27 May 2019

ALLELUIA

Time was, when I found myself quite often explaining that in the Provinces of Canterbury and York (and probabably, for all I know, in other parts of the Anglican Communion), the Dismissal at the end of Mass had a double Alleluia during Eastertide; but that in the Traditional Roman Rite this usage was confined to the Octave of Easter. To be frank, I must confess that I regarded this as typically Anglican overdoing things. I may even have criticised it for failing to mark the important distinctions between the different parts of Tempus Paschale.

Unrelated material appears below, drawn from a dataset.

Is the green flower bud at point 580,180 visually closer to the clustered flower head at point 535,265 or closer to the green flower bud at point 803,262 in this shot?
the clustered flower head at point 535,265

But ... stone the crows!! I recently had occasion to be saying Mass at a Carmelite altar (Holy Sepulchre observance) when my attention was drawn to the provision in the Carmelite Missal that ... the double Alleluias at the Dismissal continue throughout Eastertide!

A perfunctory flip through the two volumes of Jungmann failed to give me any more information on this. Did this usage survive in any of the other monastic breviaries as they stood on the eve of the Council?

6 comments:

Titus said...

The Norbertine usage is apparently never to sing two alleluias, but to use just one instead. Our Norbertine priest has thus been doing one alleluia all the way through.

Marco da Vinha said...

There are places still celebrating the Carmelite rite/use?

Dad29 said...

I write on behalf of Susan from the Parish Council who finds that your gratuitous 'stoning crows' probably reflects an animal-cruelty streak which requires your prompt Reconciliation and then voluntary and immediate resignation from Orders. According to Susan, animal cruelty often precedes even more anti-social behavior, such as turning one's back on the congregation during Mass, and forsaking the table for an altar.

That is all.

Protasius said...

The Norbertines had a double Alleluia during Easter Octave and a single Alleluia during the rest of Eastertide.

Titus said...

Protasius,

Perhaps I was not paying sufficient attention. That is a distinct possibility.

frjustin said...

The 1951 Missale Cisterciense has this dismissal for the Dominica Resurrectionis:
Post "Dominus vobiscum" dicitur "Ite missa est, alleluia, alleluia".
R. "Deo gratias, alleluia, alleluia".
Et sic dicitur usque ad Sabbatum in Albis inclusive.

So the Trappists sang the double alleluia up to and including Easter Saturday only.